> [EXERCISE REQUIREMENTS]
**a.** Translate into Spanish the following sentence from the text on the air pollution video activity: "The air around us is made of mostly nitrogen (78%) and oxygen (21%), which is great stuff to breathe."
**b.** Answer these questions using the text on the air pollution video activity:
(i) Which colors in the video show carbon monoxide?
(ii) On what kind of data was the computer model built?
(iii) What percentage of the air around us is oxygen?
**c.** Extend the text on the air pollution video activity, picking up after its final sentence.

BEGIN TEXT SECTION

Watch the video below once without sound. What do you notice? What do you wonder? As you watch, record a few of your observations, and your questions.
Pause the video halfway through, and reflect on the following questions:
- What did you notice about the colors in the video? How did they move?
- What do you think the red represents? What about the yellow? The gray?
- What information can you find on the bottom of the screen to help you interpret the colors in this video?
Now, watch the video again (and turn on the sound if you’d like to learn from the creators of this video). This is a video of a computer model of carbon dioxide (CO2) and carbon monoxide (CO) in the atmosphere, created using real ground-based air quality data. As you watch the video a second time, notice where carbon monoxide (dark gray and white), and carbon dioxide (blue, green, yellow, orange, and red) occur and how they move.
- Where did we see a lot of carbon dioxide being produced? Did it stay there?
- What about carbon monoxide?
- What does this model suggest about air pollution? Do you think air pollution travels?
The air around us is made of mostly nitrogen (78%) and oxygen (21%), which is great stuff to breathe. But other gases and particles get mixed into our air too, some of which can be harmful to breathe and contribute to global climate change.

END TEXT SECTION
BEGIN GIVEN DATA

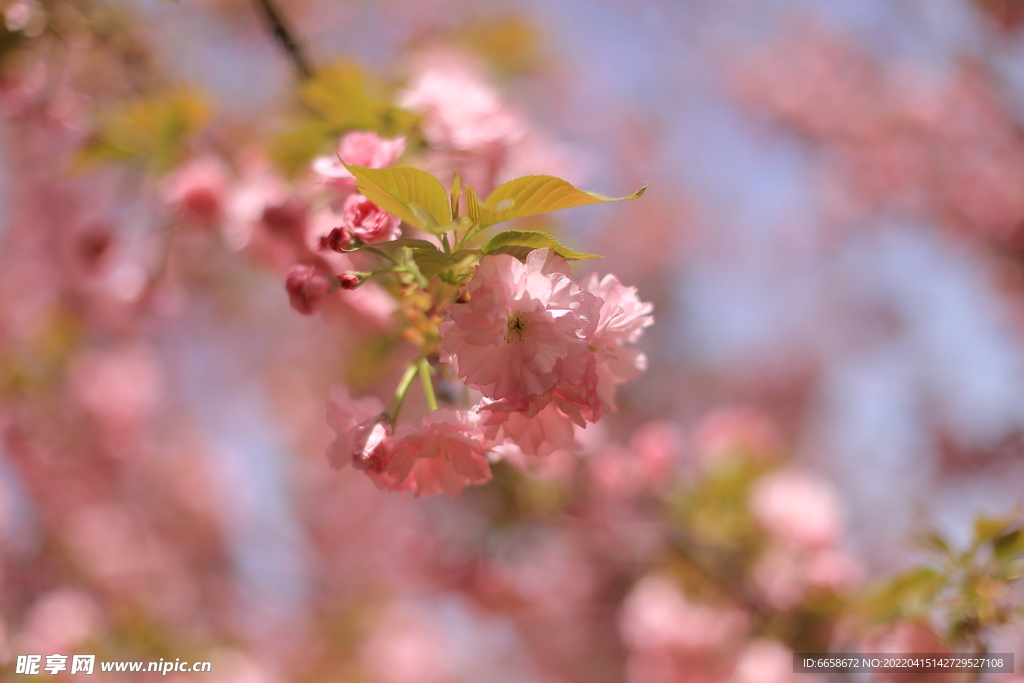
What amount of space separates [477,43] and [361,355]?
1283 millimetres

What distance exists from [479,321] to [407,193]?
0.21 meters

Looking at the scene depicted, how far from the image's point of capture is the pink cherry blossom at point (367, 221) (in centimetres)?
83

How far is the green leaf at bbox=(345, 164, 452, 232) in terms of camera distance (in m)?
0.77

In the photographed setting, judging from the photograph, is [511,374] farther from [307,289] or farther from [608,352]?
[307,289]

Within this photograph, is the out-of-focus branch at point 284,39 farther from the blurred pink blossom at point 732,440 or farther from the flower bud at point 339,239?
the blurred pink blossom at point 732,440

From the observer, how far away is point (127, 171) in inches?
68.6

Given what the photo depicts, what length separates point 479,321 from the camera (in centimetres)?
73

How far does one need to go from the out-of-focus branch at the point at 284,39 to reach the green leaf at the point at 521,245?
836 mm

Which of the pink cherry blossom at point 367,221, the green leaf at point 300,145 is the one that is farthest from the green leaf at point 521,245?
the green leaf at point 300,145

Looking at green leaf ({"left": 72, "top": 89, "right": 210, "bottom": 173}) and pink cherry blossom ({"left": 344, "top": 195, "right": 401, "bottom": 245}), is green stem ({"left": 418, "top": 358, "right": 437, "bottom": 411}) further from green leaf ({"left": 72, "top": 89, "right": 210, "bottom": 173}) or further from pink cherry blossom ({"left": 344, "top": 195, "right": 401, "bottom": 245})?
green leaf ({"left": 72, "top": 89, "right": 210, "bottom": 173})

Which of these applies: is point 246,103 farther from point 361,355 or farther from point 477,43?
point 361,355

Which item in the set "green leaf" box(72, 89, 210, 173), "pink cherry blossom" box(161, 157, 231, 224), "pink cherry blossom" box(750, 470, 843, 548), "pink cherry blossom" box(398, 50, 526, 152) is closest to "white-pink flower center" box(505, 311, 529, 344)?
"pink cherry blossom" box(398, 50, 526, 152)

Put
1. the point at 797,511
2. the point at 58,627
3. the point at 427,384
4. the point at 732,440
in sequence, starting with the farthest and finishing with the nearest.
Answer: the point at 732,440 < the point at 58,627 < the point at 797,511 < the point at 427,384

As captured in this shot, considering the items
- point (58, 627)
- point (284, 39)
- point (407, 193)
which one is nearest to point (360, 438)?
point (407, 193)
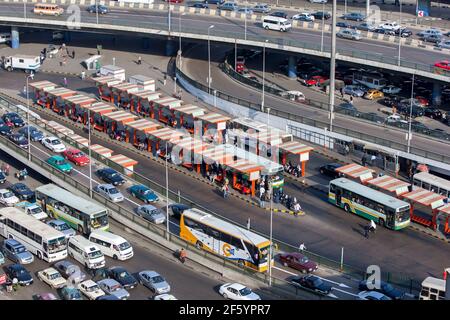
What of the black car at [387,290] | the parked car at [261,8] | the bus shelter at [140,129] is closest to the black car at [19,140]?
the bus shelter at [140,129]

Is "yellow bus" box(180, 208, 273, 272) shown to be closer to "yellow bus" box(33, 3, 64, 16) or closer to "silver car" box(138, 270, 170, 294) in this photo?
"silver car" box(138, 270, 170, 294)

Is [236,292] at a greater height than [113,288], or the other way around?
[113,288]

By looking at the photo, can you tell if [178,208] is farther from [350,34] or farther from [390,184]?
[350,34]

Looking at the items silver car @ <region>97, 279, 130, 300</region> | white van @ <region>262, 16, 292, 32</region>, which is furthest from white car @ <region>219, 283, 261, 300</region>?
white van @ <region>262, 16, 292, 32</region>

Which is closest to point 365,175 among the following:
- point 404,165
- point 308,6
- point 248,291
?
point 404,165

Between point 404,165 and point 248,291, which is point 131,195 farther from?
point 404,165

END GIVEN DATA
BEGIN GIVEN DATA

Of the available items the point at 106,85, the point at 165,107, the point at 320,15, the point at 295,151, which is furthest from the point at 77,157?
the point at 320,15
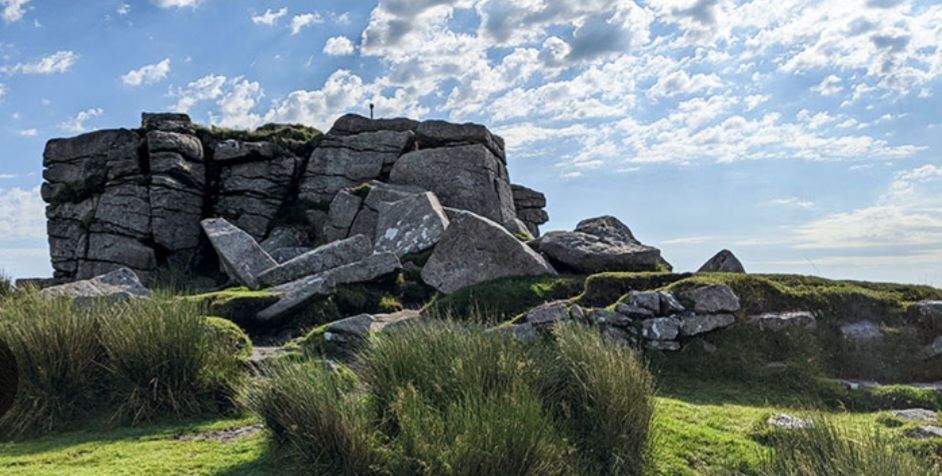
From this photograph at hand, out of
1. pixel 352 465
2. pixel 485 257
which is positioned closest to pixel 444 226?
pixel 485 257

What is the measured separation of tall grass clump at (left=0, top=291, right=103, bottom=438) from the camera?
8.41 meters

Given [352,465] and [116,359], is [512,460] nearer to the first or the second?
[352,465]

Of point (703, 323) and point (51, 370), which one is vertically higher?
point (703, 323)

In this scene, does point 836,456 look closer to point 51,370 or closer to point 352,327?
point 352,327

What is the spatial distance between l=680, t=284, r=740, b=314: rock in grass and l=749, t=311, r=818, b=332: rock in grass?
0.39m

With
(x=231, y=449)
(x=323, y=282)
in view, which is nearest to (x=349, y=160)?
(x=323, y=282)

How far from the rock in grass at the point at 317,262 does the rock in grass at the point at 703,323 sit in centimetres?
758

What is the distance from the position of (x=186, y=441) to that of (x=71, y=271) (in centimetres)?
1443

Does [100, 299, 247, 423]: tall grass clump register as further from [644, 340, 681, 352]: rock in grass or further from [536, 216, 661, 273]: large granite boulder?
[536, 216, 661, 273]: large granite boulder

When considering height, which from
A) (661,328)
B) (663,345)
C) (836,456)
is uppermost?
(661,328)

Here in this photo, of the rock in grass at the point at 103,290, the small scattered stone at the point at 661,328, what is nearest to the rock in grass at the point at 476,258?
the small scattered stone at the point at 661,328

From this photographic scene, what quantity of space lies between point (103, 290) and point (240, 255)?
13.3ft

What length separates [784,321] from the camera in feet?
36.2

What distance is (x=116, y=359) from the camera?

END GIVEN DATA
BEGIN GIVEN DATA

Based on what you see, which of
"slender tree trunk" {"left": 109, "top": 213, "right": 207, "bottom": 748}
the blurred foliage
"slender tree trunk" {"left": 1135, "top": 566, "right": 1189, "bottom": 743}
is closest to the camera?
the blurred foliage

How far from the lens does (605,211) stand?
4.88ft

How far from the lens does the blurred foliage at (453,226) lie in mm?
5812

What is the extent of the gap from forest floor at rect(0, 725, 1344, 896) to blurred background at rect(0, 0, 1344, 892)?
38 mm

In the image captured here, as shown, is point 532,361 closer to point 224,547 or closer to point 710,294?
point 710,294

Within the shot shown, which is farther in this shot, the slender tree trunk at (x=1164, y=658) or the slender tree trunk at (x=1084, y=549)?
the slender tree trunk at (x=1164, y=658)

END GIVEN DATA

> [ANSWERS IN ORDER]
**a.** El aire que nos rodea está compuesto principalmente de nitrógeno (78 %) y oxígeno (21 %), lo cual es algo excelente para respirar.

**b.**
(i) Dark gray and white.
(ii) Real ground-based air quality data.
(iii) 21%.

**c.**
Carbon dioxide occurs naturally in Earth’s atmosphere—it is used by plants and algae for photosynthesis—and is what most non-photosynthesizing organisms (e.g. animals) breathe out as a byproduct of respiration. Carbon dioxide is also formed when organic material is burned. However, CO2 is also an important greenhouse gas: It traps energy and heat from the sun in our atmosphere like a greenhouse. The rise of atmospheric CO2, and the resulting warming due to the greenhouse effect, is the primary cause of global climate change.
Unlike carbon dioxide, carbon monoxide (CO) is considered an air pollutant. An air pollutant is any substance that enters the air and is harmful to breathe. Like carbon dioxide, carbon monoxide is also a greenhouse gas, but it differs from carbon dioxide in that it is a poisonous gas that is dangerous to breathe, particularly in high concentrations. That makes it an air pollutant.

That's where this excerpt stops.